About this task:
The answer must be an exact copy of the lines from the one containing "Hot Air Balloon" through the end of the records, with the pictures left out.

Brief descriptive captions
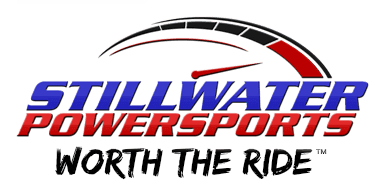 Stillwater Powersports, located in Stillwater, OK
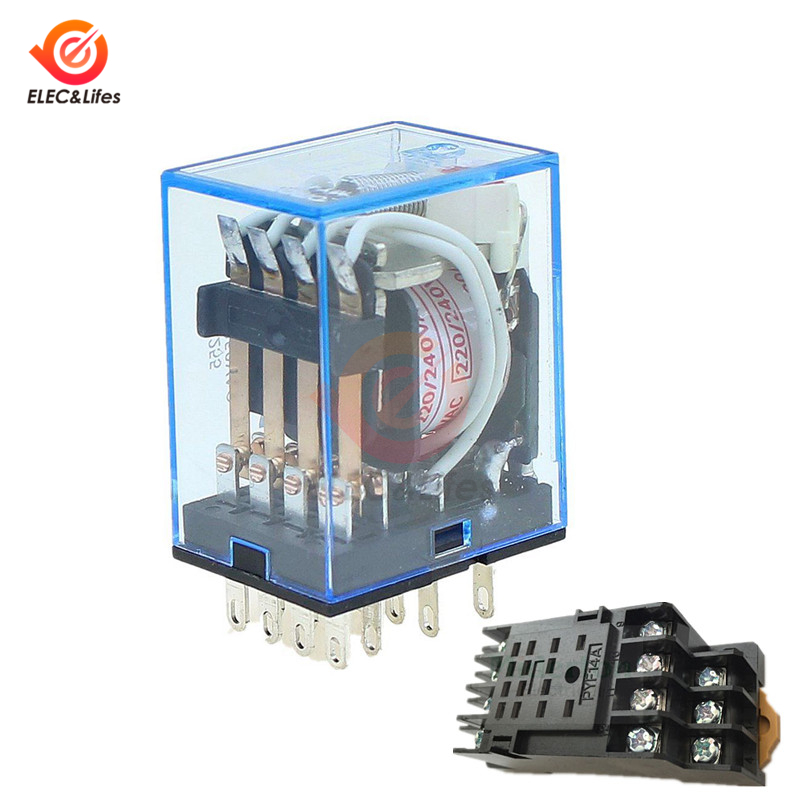 DC 12V 24V AC 220V MY4NJ Mini Electromagnetic Relay Copper Coil General Micro Switch Power Supply Relay PYF14A 14pin Socket Base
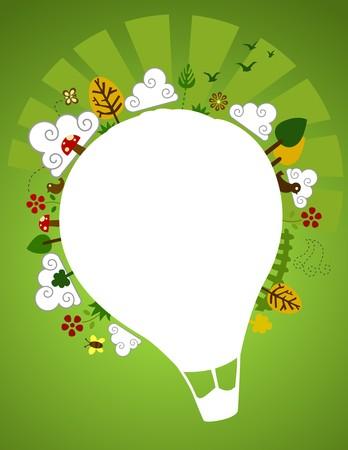 Hot Air Balloon Nature Design Stock Photo - 7412417
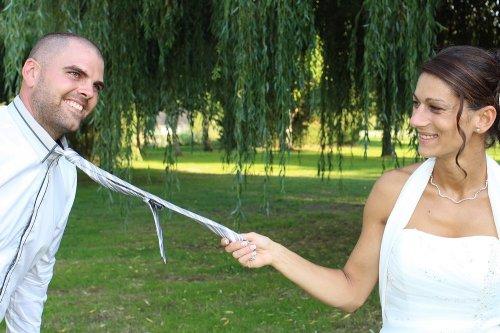 Photographe mariage - EUREKA - photo 123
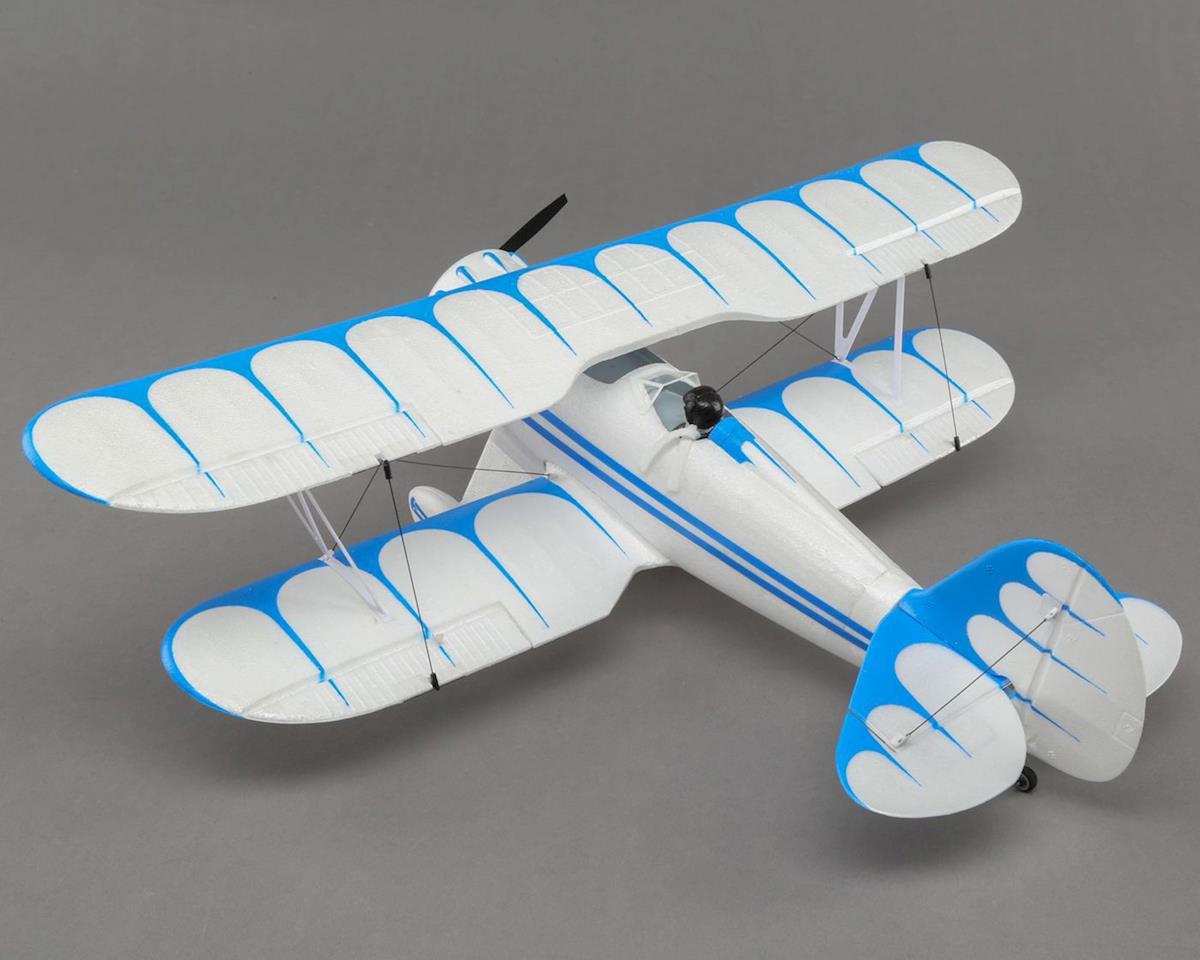 E-flite Ultra-Micro UMX Waco BNF Basic Electric Airplane (550mm)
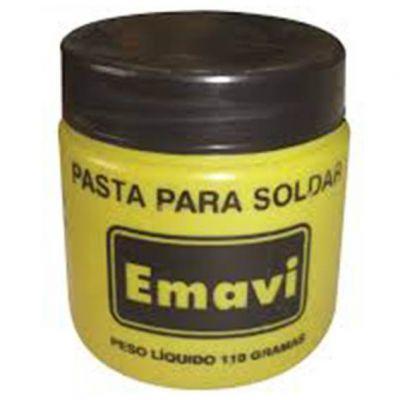 Pasta p/ Solda Estanho Emavi 110gr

Written answer:
 Hot Air Balloon Nature Design Stock Photo - 7412417
 Photographe mariage - EUREKA - photo 123
 E-flite Ultra-Micro UMX Waco BNF Basic Electric Airplane (550mm)
 Pasta p/ Solda Estanho Emavi 110gr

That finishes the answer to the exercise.